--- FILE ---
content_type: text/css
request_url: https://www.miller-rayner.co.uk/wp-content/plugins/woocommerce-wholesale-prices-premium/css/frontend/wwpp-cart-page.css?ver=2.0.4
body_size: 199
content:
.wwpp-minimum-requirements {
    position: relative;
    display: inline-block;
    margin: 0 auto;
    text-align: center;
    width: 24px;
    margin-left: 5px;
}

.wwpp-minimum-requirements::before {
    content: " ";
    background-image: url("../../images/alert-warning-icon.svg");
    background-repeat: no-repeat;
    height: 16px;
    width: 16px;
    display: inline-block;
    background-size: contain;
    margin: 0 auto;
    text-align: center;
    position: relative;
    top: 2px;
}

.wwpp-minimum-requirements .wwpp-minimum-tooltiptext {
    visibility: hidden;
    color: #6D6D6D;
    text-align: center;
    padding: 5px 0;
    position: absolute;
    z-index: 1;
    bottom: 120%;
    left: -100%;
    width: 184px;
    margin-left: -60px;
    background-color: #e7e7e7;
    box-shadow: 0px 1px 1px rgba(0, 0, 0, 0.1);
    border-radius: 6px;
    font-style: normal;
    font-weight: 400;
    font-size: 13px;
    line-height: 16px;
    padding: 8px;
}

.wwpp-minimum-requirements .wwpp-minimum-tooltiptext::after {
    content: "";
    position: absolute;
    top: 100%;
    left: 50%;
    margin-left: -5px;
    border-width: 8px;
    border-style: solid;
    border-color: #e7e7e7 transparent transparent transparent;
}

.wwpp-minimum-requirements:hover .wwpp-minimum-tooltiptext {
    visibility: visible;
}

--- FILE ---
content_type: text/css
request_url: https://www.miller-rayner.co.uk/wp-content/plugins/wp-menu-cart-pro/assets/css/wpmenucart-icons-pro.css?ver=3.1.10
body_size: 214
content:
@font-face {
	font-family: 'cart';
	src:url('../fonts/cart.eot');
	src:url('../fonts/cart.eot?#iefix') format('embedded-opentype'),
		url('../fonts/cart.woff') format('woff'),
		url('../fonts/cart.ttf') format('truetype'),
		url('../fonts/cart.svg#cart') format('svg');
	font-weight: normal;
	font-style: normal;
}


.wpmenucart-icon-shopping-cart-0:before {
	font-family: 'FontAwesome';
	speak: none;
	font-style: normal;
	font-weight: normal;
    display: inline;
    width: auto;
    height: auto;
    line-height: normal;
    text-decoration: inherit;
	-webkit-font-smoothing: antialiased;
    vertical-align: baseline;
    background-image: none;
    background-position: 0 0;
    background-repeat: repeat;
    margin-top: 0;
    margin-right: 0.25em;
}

=======

Your task is to return all of the material exactly.

Solved problem
--- FILE ---
content_type: text/css
request_url: https://www.miller-rayner.co.uk/wp-content/plugins/woocommerce-wholesale-prices-premium/css/frontend/wwpp-cart-page.css?ver=2.0.4
body_size: 199
content:
.wwpp-minimum-requirements {
    position: relative;
    display: inline-block;
    margin: 0 auto;
    text-align: center;
    width: 24px;
    margin-left: 5px;
}

.wwpp-minimum-requirements::before {
    content: " ";
    background-image: url("../../images/alert-warning-icon.svg");
    background-repeat: no-repeat;
    height: 16px;
    width: 16px;
    display: inline-block;
    background-size: contain;
    margin: 0 auto;
    text-align: center;
    position: relative;
    top: 2px;
}

.wwpp-minimum-requirements .wwpp-minimum-tooltiptext {
    visibility: hidden;
    color: #6D6D6D;
    text-align: center;
    padding: 5px 0;
    position: absolute;
    z-index: 1;
    bottom: 120%;
    left: -100%;
    width: 184px;
    margin-left: -60px;
    background-color: #e7e7e7;
    box-shadow: 0px 1px 1px rgba(0, 0, 0, 0.1);
    border-radius: 6px;
    font-style: normal;
    font-weight: 400;
    font-size: 13px;
    line-height: 16px;
    padding: 8px;
}

.wwpp-minimum-requirements .wwpp-minimum-tooltiptext::after {
    content: "";
    position: absolute;
    top: 100%;
    left: 50%;
    margin-left: -5px;
    border-width: 8px;
    border-style: solid;
    border-color: #e7e7e7 transparent transparent transparent;
}

.wwpp-minimum-requirements:hover .wwpp-minimum-tooltiptext {
    visibility: visible;
}

--- FILE ---
content_type: text/css
request_url: https://www.miller-rayner.co.uk/wp-content/plugins/wp-menu-cart-pro/assets/css/wpmenucart-icons-pro.css?ver=3.1.10
body_size: 214
content:
@font-face {
	font-family: 'cart';
	src:url('../fonts/cart.eot');
	src:url('../fonts/cart.eot?#iefix') format('embedded-opentype'),
		url('../fonts/cart.woff') format('woff'),
		url('../fonts/cart.ttf') format('truetype'),
		url('../fonts/cart.svg#cart') format('svg');
	font-weight: normal;
	font-style: normal;
}


.wpmenucart-icon-shopping-cart-0:before {
	font-family: 'FontAwesome';
	speak: none;
	font-style: normal;
	font-weight: normal;
    display: inline;
    width: auto;
    height: auto;
    line-height: normal;
    text-decoration: inherit;
	-webkit-font-smoothing: antialiased;
    vertical-align: baseline;
    background-image: none;
    background-position: 0 0;
    background-repeat: repeat;
    margin-top: 0;
    margin-right: 0.25em;
}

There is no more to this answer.